▶ **Passage**:
- Opening Delimiter -

Touted as "another Lew Alcindor" (the player later known as Kareem Abdul Jabbar), Payne struggled in adjusting to college life at Kentucky. A low entering test score prevented him from playing on the Kentucky freshman team. (Freshmen were ineligible to play varsity basketball at the time.) He instead played for an AAU team called "Jerry's Restaurant."

Payne boosted his grades and gained eligibility to play during his sophomore season, averaging 17 points and 10 rebounds per game, earning all-Southeastern Conference honors along the way. Impressive as these numbers were, signs of trouble developed during the season. In a road game against the Tennessee Volunteers, Payne flipped Jim Woodall head over heels battling for a rebound. The referees whistled Payne for a flagrant foul and ejected him. In the rematch against Tennessee at Kentucky, Payne again flagrantly fouled Woodall, and was ejected from this game also. Payne was also ejected from a home game against Alabama for objecting to a referee's call. Payne's temper was exacerbated by racial slurs that he heard when playing in opposing venues.

For all his temper, Payne continued to improve during the season, and dominated opponents. He scored 34 points in one game against Georgia Bulldogs, and 39 against LSU. The future looked bright for Payne after he scored 30 points against Auburn, in a game that clinched the Southeastern Conference regular season title for Kentucky.

During the summer however, Payne experienced a variety of troubles. In August, a police officer cited him for speeding in his new Cadillac. The car was registered to a Pennsylvania auto dealer; it was rumored that teams from the NBA and American Basketball Association were coveting Payne and that the car was a gift from the Pittsburgh Condors of the latter league to apply for the ABA draft. Payne also had nine hours of incomplete grades that needed to be made up before he could return to Kentucky. With the slim likelihood of being eligible to play the following season, Payne left Kentucky and joined thirteen other underclassmen in the NBA's first-ever supplemental draft.

==Professional basketball==
Payne was drafted by the Atlanta Hawks and, during the 1971–1972 season, averaged 4.1 points in 29 games.

- Closing Delimiter -

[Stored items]
- Opening Delimiter -

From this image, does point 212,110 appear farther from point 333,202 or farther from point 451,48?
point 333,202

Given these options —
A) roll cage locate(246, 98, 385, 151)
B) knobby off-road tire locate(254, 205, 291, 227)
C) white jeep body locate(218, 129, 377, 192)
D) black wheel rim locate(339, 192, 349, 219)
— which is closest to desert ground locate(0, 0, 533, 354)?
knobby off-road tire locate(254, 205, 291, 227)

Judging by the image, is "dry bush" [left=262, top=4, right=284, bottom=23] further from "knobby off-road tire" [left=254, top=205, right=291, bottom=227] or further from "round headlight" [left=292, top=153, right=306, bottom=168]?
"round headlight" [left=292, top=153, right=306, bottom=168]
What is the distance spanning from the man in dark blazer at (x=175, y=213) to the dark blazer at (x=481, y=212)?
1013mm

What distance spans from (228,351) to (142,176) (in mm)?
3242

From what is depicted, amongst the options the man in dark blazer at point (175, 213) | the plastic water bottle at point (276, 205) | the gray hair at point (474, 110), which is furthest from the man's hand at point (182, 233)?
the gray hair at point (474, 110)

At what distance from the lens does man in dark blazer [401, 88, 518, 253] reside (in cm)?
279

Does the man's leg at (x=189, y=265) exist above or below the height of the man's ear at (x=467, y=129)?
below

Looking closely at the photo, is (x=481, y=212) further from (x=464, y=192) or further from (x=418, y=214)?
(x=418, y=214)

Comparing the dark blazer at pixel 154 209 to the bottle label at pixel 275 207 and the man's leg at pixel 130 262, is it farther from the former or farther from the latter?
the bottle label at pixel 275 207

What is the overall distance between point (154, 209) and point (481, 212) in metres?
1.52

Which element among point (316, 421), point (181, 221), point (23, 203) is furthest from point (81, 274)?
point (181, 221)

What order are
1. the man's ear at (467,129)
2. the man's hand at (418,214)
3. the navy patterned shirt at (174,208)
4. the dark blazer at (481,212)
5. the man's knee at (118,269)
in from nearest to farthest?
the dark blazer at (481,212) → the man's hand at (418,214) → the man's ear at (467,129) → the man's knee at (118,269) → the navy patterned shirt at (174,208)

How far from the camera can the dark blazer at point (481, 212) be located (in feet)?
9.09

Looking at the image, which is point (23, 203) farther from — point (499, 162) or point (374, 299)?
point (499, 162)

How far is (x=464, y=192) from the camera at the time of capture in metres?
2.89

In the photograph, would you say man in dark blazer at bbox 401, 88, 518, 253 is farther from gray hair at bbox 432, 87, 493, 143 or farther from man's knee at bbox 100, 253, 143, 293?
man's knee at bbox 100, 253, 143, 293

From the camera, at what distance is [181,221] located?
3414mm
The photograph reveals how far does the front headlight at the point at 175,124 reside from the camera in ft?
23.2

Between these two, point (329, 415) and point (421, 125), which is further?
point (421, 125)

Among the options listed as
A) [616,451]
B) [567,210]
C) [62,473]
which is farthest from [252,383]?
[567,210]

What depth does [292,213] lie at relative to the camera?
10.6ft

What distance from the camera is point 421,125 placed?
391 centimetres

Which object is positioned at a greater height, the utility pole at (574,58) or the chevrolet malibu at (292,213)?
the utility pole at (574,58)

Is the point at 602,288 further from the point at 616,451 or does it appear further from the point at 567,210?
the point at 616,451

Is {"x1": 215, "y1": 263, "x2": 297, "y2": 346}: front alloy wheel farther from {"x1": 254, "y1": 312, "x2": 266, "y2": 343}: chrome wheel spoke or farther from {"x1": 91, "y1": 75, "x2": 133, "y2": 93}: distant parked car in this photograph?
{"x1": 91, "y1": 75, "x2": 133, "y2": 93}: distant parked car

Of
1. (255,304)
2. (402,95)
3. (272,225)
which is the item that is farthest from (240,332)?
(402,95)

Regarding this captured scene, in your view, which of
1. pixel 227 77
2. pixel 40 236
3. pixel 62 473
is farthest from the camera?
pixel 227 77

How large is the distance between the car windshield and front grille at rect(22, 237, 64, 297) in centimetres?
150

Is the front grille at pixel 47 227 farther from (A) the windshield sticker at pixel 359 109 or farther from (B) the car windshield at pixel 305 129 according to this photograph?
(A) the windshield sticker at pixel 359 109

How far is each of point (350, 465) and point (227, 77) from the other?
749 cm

- Closing Delimiter -

▶ **Problem statement**: Print the part of the passage on Payne from "During the summer" up to and including "in 29 games.", word for word. Work only from the passage on Payne, with no outside sources.

▶ **Finished task**:
During the summer however, Payne experienced a variety of troubles. In August, a police officer cited him for speeding in his new Cadillac. The car was registered to a Pennsylvania auto dealer; it was rumored that teams from the NBA and American Basketball Association were coveting Payne and that the car was a gift from the Pittsburgh Condors of the latter league to apply for the ABA draft. Payne also had nine hours of incomplete grades that needed to be made up before he could return to Kentucky. With the slim likelihood of being eligible to play the following season, Payne left Kentucky and joined thirteen other underclassmen in the NBA's first-ever supplemental draft.

==Professional basketball==
Payne was drafted by the Atlanta Hawks and, during the 1971–1972 season, averaged 4.1 points in 29 games.